United States v. John Hayden

860 F.2d 1483, 1988 U.S. App. LEXIS 14711, 1988 WL 115758
CourtCourt of Appeals for the Ninth Circuit
DecidedNovember 3, 1988
Docket88-5241
StatusPublished
Cited by45 cases

This text of 860 F.2d 1483 (United States v. John Hayden) is published on Counsel Stack Legal Research, covering Court of Appeals for the Ninth Circuit primary law. Counsel Stack provides free access to over 12 million legal documents including statutes, case law, regulations, and constitutions.

Bluebook
United States v. John Hayden, 860 F.2d 1483, 1988 U.S. App. LEXIS 14711, 1988 WL 115758 (9th Cir. 1988).

Opinion

CYNTHIA HOLCOMB HALL, Circuit Judge:

The United States of America appeals from the district court’s dismissal with prejudice of part of its indictment. We conclude that the district court abused its discretion and therefore reverse.

I

In May 1986, a federal grand jury indicted defendant John Hayden on charges of participating in fraudulent loan transactions involving real estate in Chatsworth and Rivendale, California. Trial originally was set for July 22, 1986. Hayden then sought and was granted severance from his co-defendants. The district court also granted his motion to continue the trial to January 13, 1987.

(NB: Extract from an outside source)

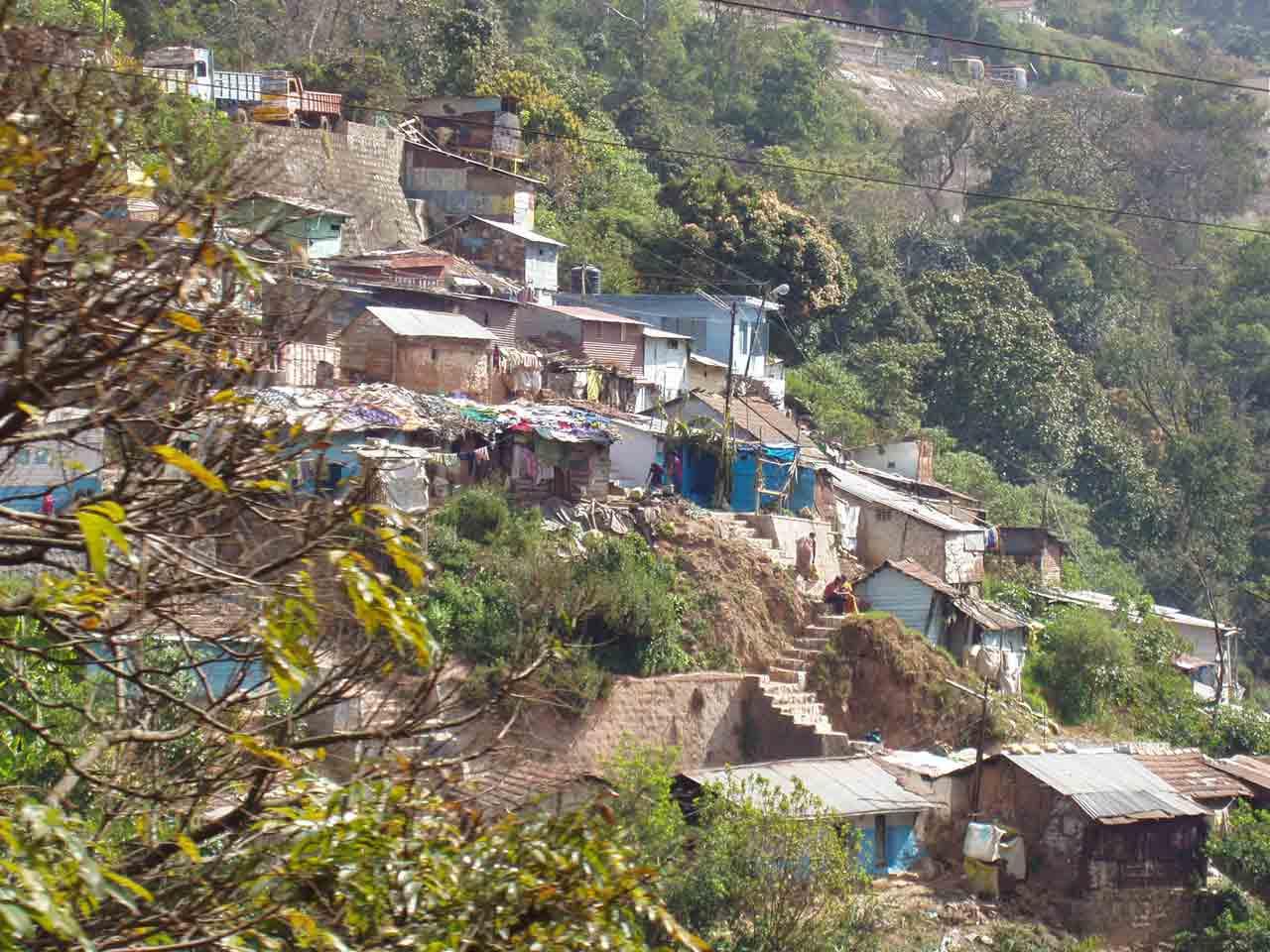 Houses along the trek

In the meantime, on October 8, 1986, a grand jury had returned a superseding indictment charging Hayden with wire fraud and interstate transportation of stolen property. In December of 1986, Hayden again sought a trial continuance, and the district court moved the trial date to February 1987. In February 1987, Hayden and the government joined in a motion to continue trial until March 31, 1987.

On March 10, 1987, the government made a motion to continue trial, stating that it needed additional time to complete the designation of transcripts from the trial of Hayden’s codefendants, which had ended in February 1987. The court denied the motion.

On March 27, 1987, the government moved under Fed.R.Crim.P. 48(a) to dismiss the indictment without prejudice. To support its motion, the government explained that it had received the cooperation of a codefendant, Daniel Bailey, which promised to expand the scope of the charges against Hayden. Faced with an expanding investigation of Hayden, the government claimed that it would be in the interests of justice to dismiss and reindict Hayden in a single, all-encompassing indictment, rather than to pursue piecemeal litigation of various fraudulent loan transactions. The government argued to the district court that the Rule 48(a) motion had to be granted unless the court found the government pursued the motion in bad faith. Unable to find bad faith, the court conceded that it had no discretion to deny the motion and thus dismissed the indictment without prejudice on March 30, 1987. The court warned the government, however, that it might have trouble reindicting Hayden for the Chats-worth and Rivendale transactions.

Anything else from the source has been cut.